[[ Text passage open ]]

How Machine Learning Is Helping in the Fight Against COVID-19

A novel machine learning model suggests that mutations to the SARS-CoV-2 genome have made the virus more infectious. (Stock image)

The Michigan State University team led by Professor Guo-Wei Wei, which was previously using machine learning to help predict future mutations of SARS-CoV-2 (the parent virus of COVID-19), is now working on a deep- learning model for researchers targeting the main protease of the virus.

This machine-learning model is an application of research that Wei and his team were already working on. The primary goal of that research was to help expedite development and save money for drug developers. The models can be trained with datasets that contain information about proteins the drug developers want to target with their products, enabling them to make predictions that help the development and application of pharmaceuticals.

Wei’s primary target on the SARS-CoV-2 virus is the main protease, which is a component of the coronavirus’s machinery that is crucial to the way that the pathogen replicates. If the drugs developed target the vital viral protease, they can prevent the virus from reproducing.

The labeled regions of the SARS-CoV-2 virus where drug treatments may bind to the main protease, as predicted by the deep learning model prepared by the MSU research team. (Image courtesy of Michigan State University.)

The main protease of the virus is made an even more attractive target because of the fact that it is distinct from all known human proteases, which isn’t always the case with viruses. Thus, targeting the viral protease makes it less likely that the treatment will disrupt the natural biochemistry of the virus’ host.

Machine learning requires an information set that is “taught” to the system in order for it to reapply what it has “learned.” Thankfully, the MSU research team did not have to start from scratch on finding the required information. The main protease of the SARS-CoV-2 virus is nearly indistinguishable from the coronavirus responsible for the 2003 SARS outbreak. Information about the structure of the protease and previously found protease inhibitors was incorporated into the dataset for their study.

[[ Text passage closed ]]

• Tasks
a) From the article on machine learning and COVID-19, leaving out the two image captions, quote in full every sentence that contains the word "protease."
b) Extend the article on machine learning and COVID-19 by writing on from its last sentence.
The records that come after this are independent material and have no connection to the article.

[[ Available data open ]]

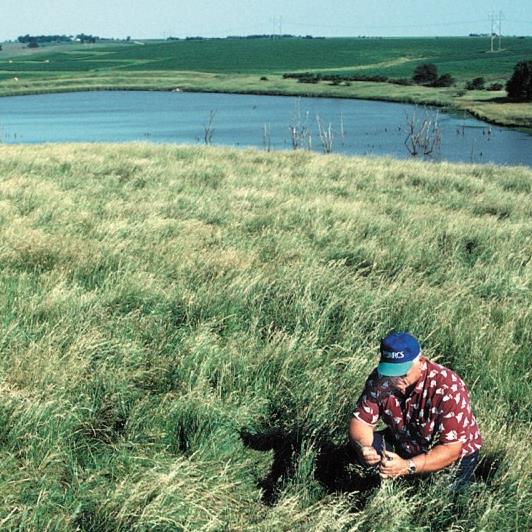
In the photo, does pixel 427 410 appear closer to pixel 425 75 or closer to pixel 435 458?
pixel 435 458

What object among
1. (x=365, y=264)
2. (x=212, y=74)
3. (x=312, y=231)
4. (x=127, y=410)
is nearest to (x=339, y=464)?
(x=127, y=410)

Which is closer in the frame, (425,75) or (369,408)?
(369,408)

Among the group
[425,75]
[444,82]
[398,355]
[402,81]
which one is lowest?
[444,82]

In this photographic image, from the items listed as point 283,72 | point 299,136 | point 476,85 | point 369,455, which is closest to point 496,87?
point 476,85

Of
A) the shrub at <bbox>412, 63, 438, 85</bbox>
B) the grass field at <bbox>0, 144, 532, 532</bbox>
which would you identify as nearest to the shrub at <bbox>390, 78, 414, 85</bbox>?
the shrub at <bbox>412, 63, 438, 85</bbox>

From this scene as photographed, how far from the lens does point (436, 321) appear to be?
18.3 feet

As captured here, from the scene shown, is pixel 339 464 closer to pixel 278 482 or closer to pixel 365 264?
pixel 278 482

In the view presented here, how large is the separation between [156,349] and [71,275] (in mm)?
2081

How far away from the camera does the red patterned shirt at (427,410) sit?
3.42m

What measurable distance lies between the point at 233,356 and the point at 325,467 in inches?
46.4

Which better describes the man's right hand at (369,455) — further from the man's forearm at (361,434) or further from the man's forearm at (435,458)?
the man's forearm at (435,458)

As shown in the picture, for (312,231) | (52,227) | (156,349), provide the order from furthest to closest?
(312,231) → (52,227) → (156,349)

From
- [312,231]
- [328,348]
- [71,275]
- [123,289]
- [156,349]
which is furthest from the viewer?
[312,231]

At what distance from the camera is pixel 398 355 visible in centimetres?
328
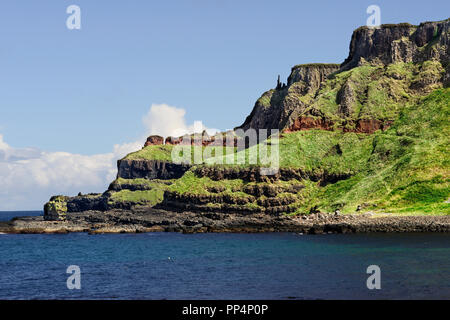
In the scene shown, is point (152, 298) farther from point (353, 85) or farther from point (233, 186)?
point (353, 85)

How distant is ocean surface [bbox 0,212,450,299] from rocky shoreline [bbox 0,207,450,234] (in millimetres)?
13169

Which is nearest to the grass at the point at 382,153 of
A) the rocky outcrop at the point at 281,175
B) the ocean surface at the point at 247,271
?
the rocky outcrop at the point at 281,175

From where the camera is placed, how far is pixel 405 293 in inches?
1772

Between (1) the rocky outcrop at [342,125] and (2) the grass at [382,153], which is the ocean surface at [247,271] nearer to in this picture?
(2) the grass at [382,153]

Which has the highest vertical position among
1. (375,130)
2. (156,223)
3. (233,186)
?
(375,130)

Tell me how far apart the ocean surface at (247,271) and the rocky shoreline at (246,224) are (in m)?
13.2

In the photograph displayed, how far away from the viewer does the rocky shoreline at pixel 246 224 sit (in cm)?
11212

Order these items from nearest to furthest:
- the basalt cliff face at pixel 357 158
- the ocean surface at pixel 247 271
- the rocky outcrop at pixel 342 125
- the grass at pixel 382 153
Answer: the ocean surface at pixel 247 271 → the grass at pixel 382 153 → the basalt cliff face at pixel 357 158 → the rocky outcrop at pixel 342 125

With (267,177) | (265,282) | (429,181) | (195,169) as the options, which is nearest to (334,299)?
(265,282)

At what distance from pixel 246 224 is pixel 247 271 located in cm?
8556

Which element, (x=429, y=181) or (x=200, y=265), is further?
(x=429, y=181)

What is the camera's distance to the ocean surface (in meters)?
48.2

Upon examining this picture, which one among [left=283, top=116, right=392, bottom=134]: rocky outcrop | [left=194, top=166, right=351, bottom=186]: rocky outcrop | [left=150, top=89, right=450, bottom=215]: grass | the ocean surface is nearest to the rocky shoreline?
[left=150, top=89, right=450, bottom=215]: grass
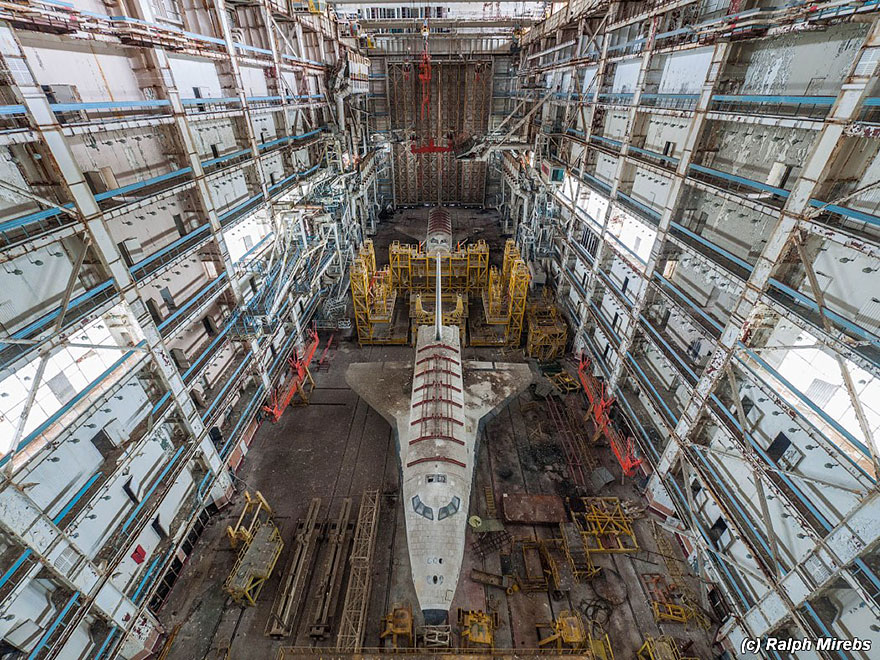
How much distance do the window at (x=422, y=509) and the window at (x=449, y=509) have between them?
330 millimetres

[[ Available data closed ]]

• Your responses
a)
1. "The Michigan State University team led by Professor Guo-Wei Wei, which was previously using machine learning to help predict future mutations of SARS-CoV-2 (the parent virus of COVID-19), is now working on a deep- learning model for researchers targeting the main protease of the virus."
2. "Wei's primary target on the SARS-CoV-2 virus is the main protease, which is a component of the coronavirus's machinery that is crucial to the way that the pathogen replicates."
3. "If the drugs developed target the vital viral protease, they can prevent the virus from reproducing."
4. "The main protease of the virus is made an even more attractive target because of the fact that it is distinct from all known human proteases, which isn't always the case with viruses."
5. "Thus, targeting the viral protease makes it less likely that the treatment will disrupt the natural biochemistry of the virus' host."
6. "The main protease of the SARS-CoV-2 virus is nearly indistinguishable from the coronavirus responsible for the 2003 SARS outbreak."
7. "Information about the structure of the protease and previously found protease inhibitors was incorporated into the dataset for their study."

b)
The researchers used a reformulated version of their MathDL model, which they had previously used and had great success with in the Drug Design Data Grand Challenges competition on computer-aided drug design. The innovation in their MathDL software comes from the fact they were able to develop a multitask MathDL to handle the Mpro inhibitor dataset to help predict various properties of the possible future drug, including properties such as toxicity and binding affinities.

A framework of MathDL energy prediction model as used by Wei’s research team. This model integrates advanced mathematical representations with advanced convolutional neural networks. (Image courtesy of Michigan State University.)

Wei’s team combined the previous findings on coronaviruses with their previously developed deep-learning models to identify where and how tightly protease inhibitors might bind to the virus. They’ve been able to predict the details for over 100 known protease inhibitors and were able to rank them, highlighting the most promising areas of research. That data will be invaluable in helping expedite the search for a drug that might bring the pandemic to an end.

The researchers have published their findings in Chemical Science so that others may continue building on the work they have begun. They noted that although this work expedites the find for a treatment, it does not replace the need for experimental and clinical validation of any treatments proposed therein.